The deaths of four
people in a Scarborough home are now being treated as a murder-suicide,
police sources confirmed this morning.
On Wednesday, four people
were found dead in a home on Welwyn Ave. after a note was seen on the
door warning, "Do not enter, call police."
The victims have not
been formally identified, but neighbours believe they are Keith and
Wanda Delong, who owned the home, and their two adult children, Richard
and Elizabeth.
Elizabeth's husband, James Tompkins, was taken in
for questioning by police yesterday morning, but was released without
charges early today.
More details are expected to be released during a news conference at police headquarters this afternoon.
Police
saying the incident appears to be one of family violence. This morning,
they classified three of the four deaths as homicides, but did not
immediately say which of the family members was believed to have
committed the killings.
"It's shocking," said Seth Rogers, who
said he has lived next to the family for more than 30 years. "It's
terrible. They were quiet, nice people."
"I seen (Tompkins)
weeping and the cops came and took him under arrest, in handcuffs,"
Rogers said. "He just kept looking over at the house."
At about
7: 30 a.m. Rogers had become suspicious as he got ready for work. It
was the unusual quiet about the Delong residence that caught his
attention.
"There was no noise," he said. "Keith usually comes out and feeds his birds and walks the dog."
Throughout
the day yesterday yellow police tape cordoned off a block of homes on
Welwyn Ave. Similar tape was strung around a Whitby apartment complex
where Tompkins and his wife own an apartment. Neighbours said they had
been married for a couple of years, but had been together for more than
a decade.
Tompkins, a welder, bought the apartment in 1997, then added Elizabeth to the title in 2003, using her maiden name.
Her Suzuki Sidekick was parked in front of her parents' bungalow yesterday. Tompkins's Sidekick was parked just in front of it.
Neighbours
on Welwyn Ave. said Elizabeth had arrived at her parents' home on
Tuesday evening to help them get ready for a last-minute trip to
Mexico, where her 92-year-old grandmother is dying.
The
grandmother, who lives in Mexico, broke her hip several months ago, but
took a turn for the worse in the past few weeks, said neighbour and
close friend Peter Lemonides.
He said Keith Delong had asked
him two days ago to look out for their son Richard, 30, who lived at
home and had a chronic illness, described as a "degenerative bone
disease." The parents had planned to be gone for a week or two.
"It's
unbelievable," Lemonides said of the tragedy in his quiet
neighbourhood. "I didn't hear anything. ... I'm the one in the
neighbourhood who knows what's going on. And I was closest with them.

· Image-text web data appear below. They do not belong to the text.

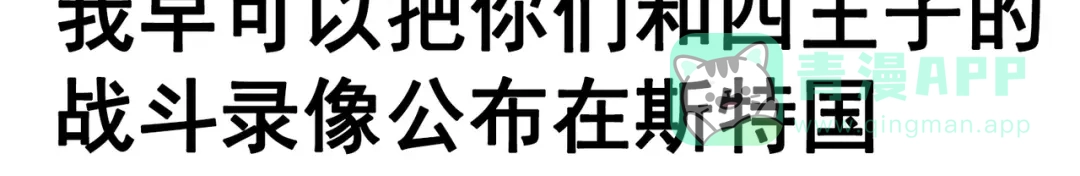 《黑白双龙》8-005 选择 第111页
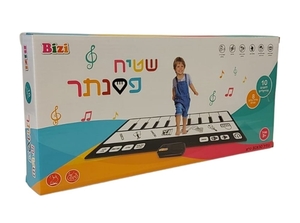 שטיח פסנתר מוזיקלי מתקפל 80 ס"מ עם מגוון כלי נגינה ואפשרות הקלטה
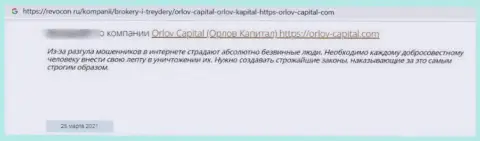 Не перечисляйте финансовые средства internet-мошенникам Orlov Capital - КИНУТ ! (отзыв пострадавшего)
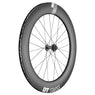 DT Swiss ARC 1400 DICUT 80mm Disc FRONT - 1 - Bikeroom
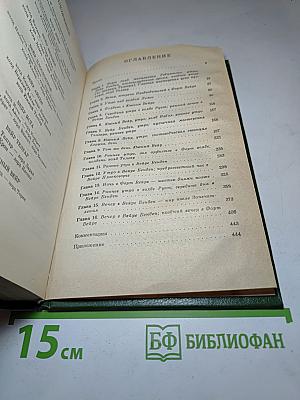 Странствия Дракона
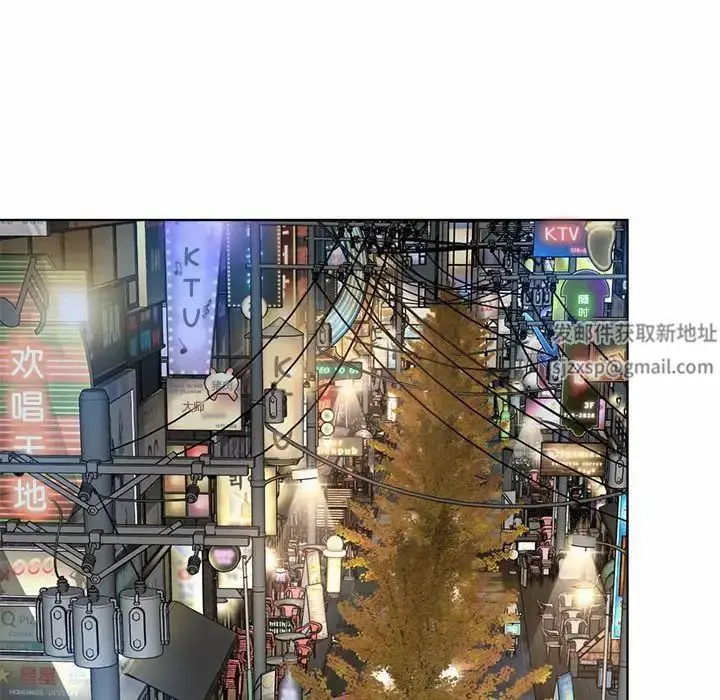 漫画《社内恋爱》第1话第196张图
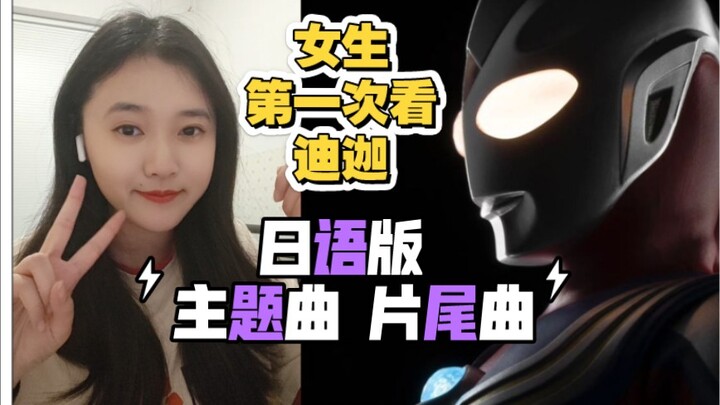 【迪迦#日版OP/ED】女生看迪迦奥特曼 日语版主题曲&片尾曲《Take Me Higher》 《Brave Love,TIGA》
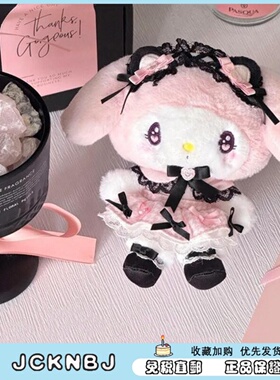 日本JCKNBJ梦幻蕾丝美乐蒂系列挂件玩偶可爱kitt公仔毛绒挂件礼物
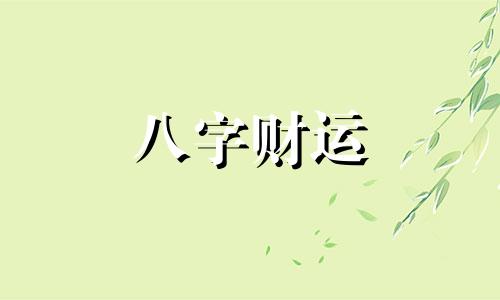 五行缺水最吉利简单好听的字 五行缺水最吉利的名字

And I didn't hear anything."
When he went to bed Tuesday night,
Lemonides didn't see Tompkins' vehicle out front. He assumes it arrived
in the early morning.
While Tompkins was at 43 Division police
station yesterday, a woman identifying herself as his sister said her
brother hadn't heard from his wife Tuesday night and got worried, so he
drove to Toronto to check on her. That's when he found the note, she
said, and called police.
Back on Welwyn Ave., still reeling from the news, neighbours sifted through their memories of the family for clues.
As
for the parents, Keith, a retired IBM employee, and Wanda, a homemaker,
were "wonderful people," their neighbours said. Wanda's family is from
Quebec while Keith's family lives in the United States.
Tidy,
quiet and friendly, they would walk their caramel-coloured poodle
Charlotte and help friends with odd jobs around the home and yard, such
as cutting hedges or mending broken doors.

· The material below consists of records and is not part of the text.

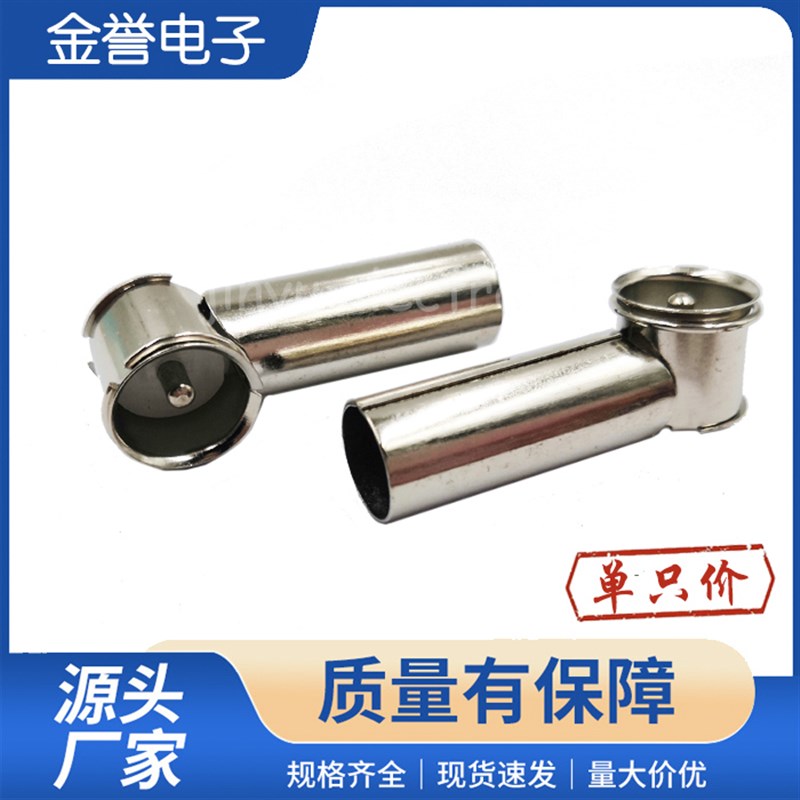 金属大众老捷达福克斯标致车载CD主机音响收音FM天线转接插头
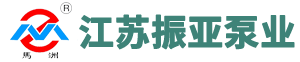 自吸泵_智能自吸泵_节能自吸泵-江苏振亚泵业科技有限公司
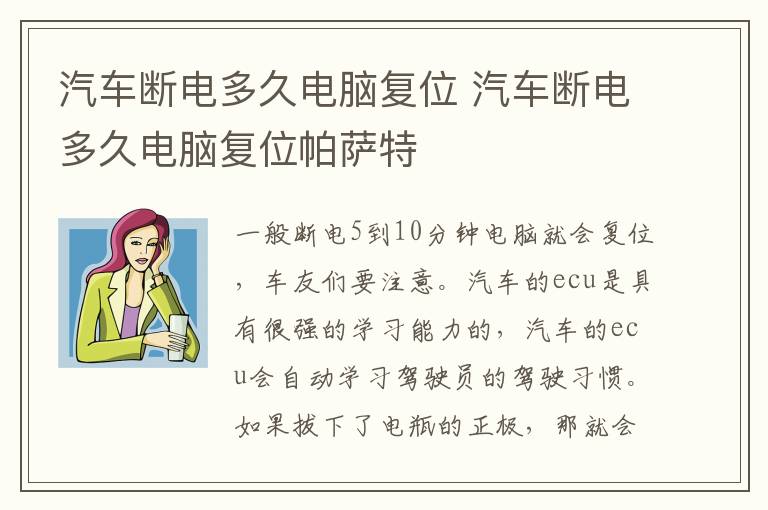 汽车断电多久电脑复位 汽车断电多久电脑复位帕萨特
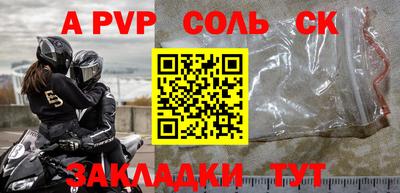альфа пвп VHQ Мариинск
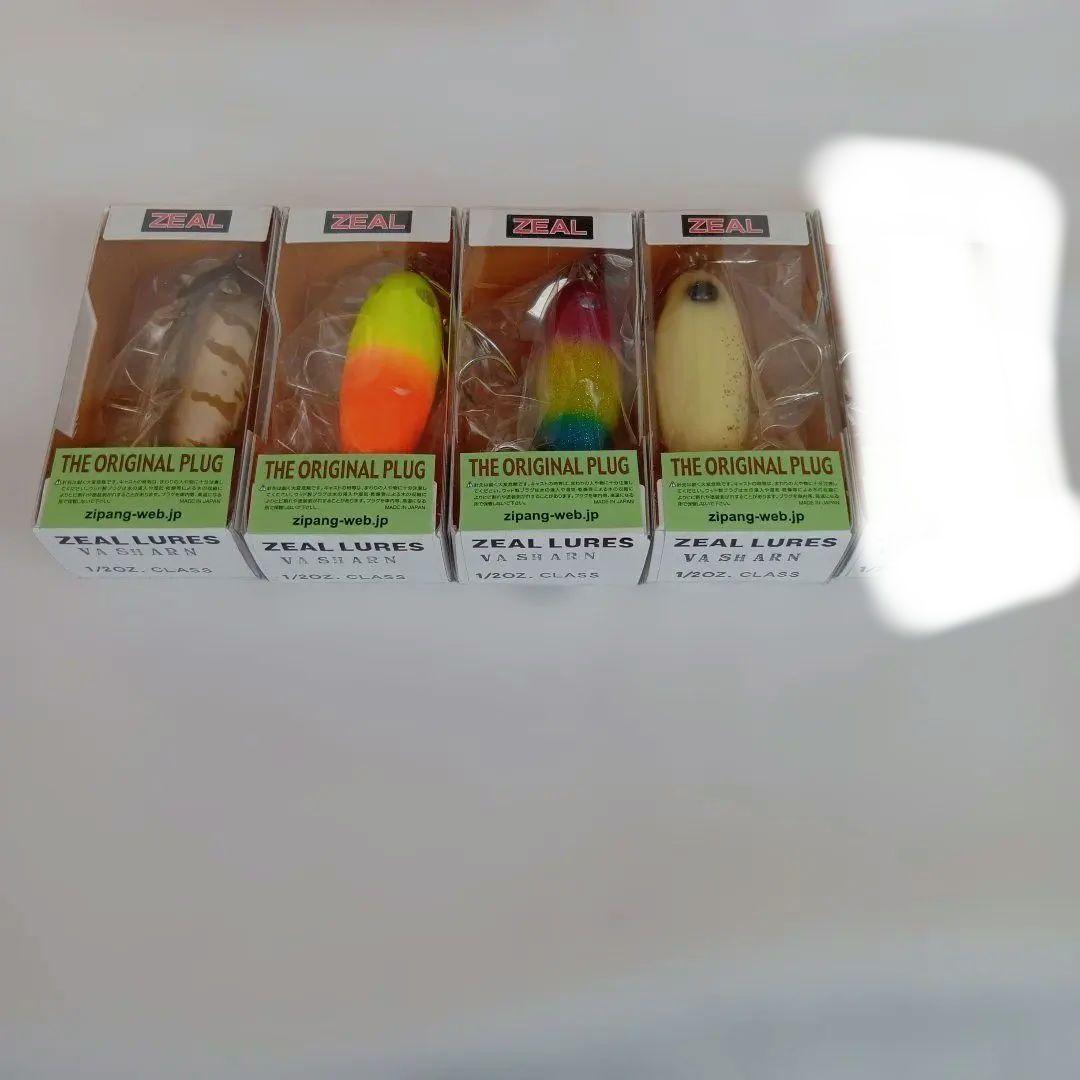 ZEAL バシャーン 1/2オンス 8色セット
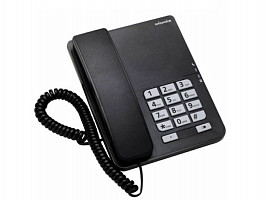 SwissVoice CP-20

"And they loved to go camping," Lemonides said. "Real outdoor people. They had a trailer they would use."
The couple, who had guns on display in their home, were avid fisherman and nature lovers, Lemonides added.
Brenda
Whynot, who lives down the street, said Keith and Wanda brought over
warm cookies when they moved in nearly three years ago - they were
"that kind of people."
"They seemed to be one happy little family," she said. "They were great people."
She
added that in the last few months the family had been clearing out
their home, selling furniture and other household paraphernalia.
Neighbour
Philip Matthew said Keith had been dropping off chandeliers and other
items at his home, where he runs a small recycling business.
"They were getting rid of a lot of stuff," Whynot said of the Delongs. "It wasn't typical."
Others suggested the couple was running out of money.
On Sept. 30, the Delongs remortgaged for $240,000 the house they had bought in 1974.
No one on the street heard any unusual noise Tuesday night - no gunshots, no screams - and they were all horrified by the news.
Police canvassed the area yesterday and spent time scouring the Delongs' back porch where a large saw hung down from the floor.
"Keith was so tidy," Rogers said. "He never would have left that saw like that. It's weird."